Click here and you can audition:

Pawnee Horses for 16-part a cappella chorus (1937)

–Two versions of Pawnee Horses for solo piano (1905)

–Two versions of Navajo War Dance No. 2 for solo piano (1904)

Three Indian Songs for baritone and piano (1908)

–The Hako String Quartet (1922)

Our webcasts also include, by way of context:

–Music by Dvorak and Busoni inspired by Native America

–Three formidable compositions by the contemporary Native composer Jerod Impichchaachaaha’ Tate

–Two products of the South Dakota Symphony’s visionary Lakota Music Project, one a vivid showcase for the Native flutist Bryan Akipa, the other a remarkable collaboration between Akipa and the composer Jeffrey Paul

All of this was heard at the Washington National Cathedral during PostClassical Ensemble’s “Native American Inspirations” festival two months ago. The festival’s principal revelation was Farwell’s Hako Quartet – a work never recorded (the world premiere recording, on Naxos, will be PCE-produced). As I’ve written in this space, its inspiration is a Great Plains ritual. Though it incorporates passages evoking a processional, or an owl, or a lightning storm, it does not chart a programmatic narrative. Rather, it is a 20-minute sonata-form that documents the composer’s enthralled subjective response to a gripping Native American ritual. It conveys throughout a primal tingle. It mounts to climaxes of exaltation rare in the American chamber-music literature. It bears intense witness to elemental magic and mystery.
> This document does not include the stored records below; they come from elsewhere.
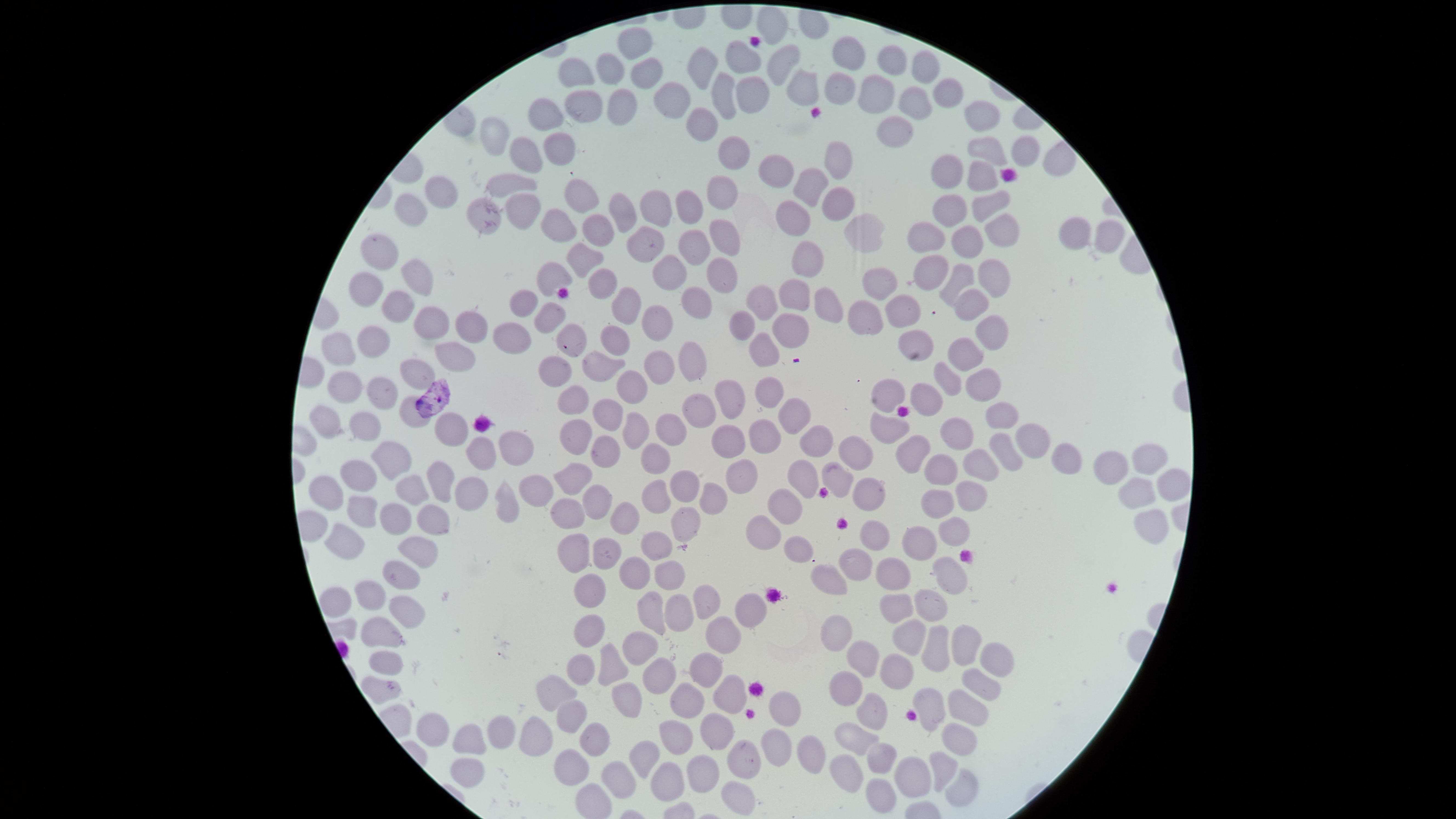

No parasitized red blood cells identified.
Approximate marker points, in pixels from the top-left corner.
Uninfected red blood cells: (x=771, y=21), (x=632, y=42), (x=742, y=53), (x=849, y=56), (x=780, y=58), (x=887, y=59), (x=704, y=64), (x=609, y=68), (x=642, y=68), (x=923, y=70), (x=572, y=73), (x=803, y=85), (x=839, y=87), (x=752, y=89), (x=725, y=92), (x=669, y=96), (x=915, y=96), (x=874, y=97), (x=946, y=97), (x=618, y=103), (x=583, y=109), (x=546, y=115), (x=978, y=116), (x=705, y=123), (x=894, y=126), (x=491, y=139), (x=556, y=147), (x=989, y=149), (x=735, y=150), (x=1021, y=150), (x=529, y=151), (x=838, y=159), (x=773, y=166), (x=947, y=166), (x=978, y=176), (x=509, y=185), (x=805, y=188), (x=722, y=189), (x=442, y=191), (x=586, y=199), (x=986, y=200), (x=657, y=206), (x=836, y=207), (x=692, y=208), (x=480, y=209), (x=623, y=209), (x=950, y=209), (x=409, y=211), (x=523, y=211), (x=552, y=221), (x=794, y=224), (x=862, y=228), (x=1069, y=231), (x=718, y=232), (x=998, y=233), (x=589, y=236), (x=920, y=236), (x=1105, y=236), (x=964, y=239), (x=645, y=241), (x=692, y=247), (x=377, y=252), (x=578, y=257), (x=813, y=262), (x=930, y=270), (x=414, y=274), (x=718, y=276), (x=548, y=278), (x=675, y=278), (x=597, y=279), (x=987, y=279), (x=958, y=280), (x=880, y=284), (x=369, y=288), (x=794, y=298), (x=967, y=302), (x=622, y=304), (x=761, y=304), (x=398, y=305), (x=698, y=305), (x=521, y=306), (x=825, y=306), (x=549, y=311), (x=907, y=312), (x=866, y=316), (x=433, y=324), (x=658, y=324), (x=742, y=325), (x=986, y=327), (x=467, y=330), (x=509, y=332), (x=789, y=335), (x=568, y=338), (x=620, y=338), (x=372, y=341), (x=915, y=346), (x=344, y=348), (x=967, y=350), (x=765, y=351), (x=451, y=357), (x=690, y=359), (x=552, y=362), (x=654, y=363), (x=605, y=367), (x=947, y=376), (x=417, y=377), (x=981, y=383), (x=572, y=385), (x=347, y=386), (x=632, y=391), (x=765, y=391), (x=729, y=394), (x=886, y=394), (x=378, y=397), (x=926, y=399), (x=608, y=405), (x=410, y=413), (x=706, y=413), (x=997, y=416), (x=789, y=417), (x=366, y=422), (x=331, y=424), (x=675, y=426), (x=443, y=429), (x=636, y=429), (x=887, y=429), (x=759, y=431), (x=954, y=431), (x=579, y=432), (x=1024, y=435), (x=729, y=443), (x=814, y=443), (x=1004, y=448), (x=517, y=449), (x=603, y=450), (x=857, y=450), (x=485, y=451), (x=907, y=451), (x=1056, y=457), (x=387, y=458), (x=657, y=461), (x=1149, y=461), (x=1104, y=466), (x=981, y=467), (x=927, y=469), (x=834, y=472), (x=801, y=473), (x=356, y=474), (x=736, y=476), (x=568, y=477), (x=1172, y=480), (x=436, y=481), (x=684, y=482), (x=406, y=488), (x=967, y=492), (x=533, y=493), (x=871, y=494), (x=1133, y=494), (x=325, y=495), (x=653, y=495), (x=468, y=496), (x=709, y=500), (x=938, y=500), (x=503, y=503), (x=595, y=503), (x=355, y=505), (x=783, y=507), (x=566, y=514), (x=617, y=514), (x=1150, y=518), (x=396, y=520), (x=434, y=521), (x=681, y=522), (x=766, y=528), (x=950, y=528), (x=877, y=535), (x=333, y=540), (x=922, y=541), (x=656, y=548), (x=417, y=552), (x=575, y=552), (x=606, y=552), (x=798, y=552), (x=855, y=563), (x=635, y=571), (x=401, y=573), (x=894, y=573), (x=943, y=573), (x=661, y=577), (x=829, y=580), (x=372, y=594), (x=585, y=594), (x=335, y=600), (x=710, y=604), (x=922, y=606), (x=649, y=608), (x=680, y=609), (x=898, y=609), (x=746, y=612), (x=406, y=616), (x=589, y=626), (x=836, y=626), (x=720, y=631), (x=381, y=632), (x=907, y=634), (x=958, y=639), (x=936, y=648), (x=637, y=650), (x=864, y=655), (x=608, y=660), (x=383, y=665), (x=987, y=666), (x=575, y=667), (x=894, y=667), (x=698, y=670), (x=656, y=675), (x=844, y=680), (x=971, y=686), (x=380, y=689), (x=728, y=693), (x=552, y=694), (x=632, y=701), (x=685, y=702), (x=930, y=702), (x=963, y=707), (x=784, y=708), (x=571, y=715), (x=870, y=716), (x=718, y=727), (x=429, y=729), (x=501, y=729), (x=672, y=733), (x=950, y=735), (x=853, y=736), (x=534, y=737), (x=464, y=743), (x=593, y=743), (x=640, y=746), (x=769, y=747), (x=815, y=753), (x=878, y=759), (x=744, y=760), (x=567, y=765), (x=942, y=767), (x=702, y=769), (x=845, y=770), (x=464, y=771), (x=665, y=775), (x=907, y=777), (x=613, y=778), (x=959, y=786), (x=735, y=788), (x=870, y=795).
No white blood cells identified.

Summary:
  - Field of view: single
  - Visible region: circular
  - Preparation: thin blood smear
  - Capture: smartphone photograph through the microscope eyepiece
  - Image size: 1456×819 pixels
  - Stain: Giemsa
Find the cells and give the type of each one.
Our webcast includes commentary by the South Dakota Symphony’s music director, Delta David Gier, who coached the gripping Lakota String Quartet performance in DC. Gier calls the Hako “a salute from one culture to another,” part of a centuries-old tradition of cultural fusion in the concert hall. He says that Farwell is “someone who needs to be rediscovered.” At the same time, Gier does not envision presenting the Hako on Indian reservations within his Lakota Music Project. The Native American musicians with whom he regularly – and remarkably – interacts are, he explains, “not interested in the white man’s take on their culture.”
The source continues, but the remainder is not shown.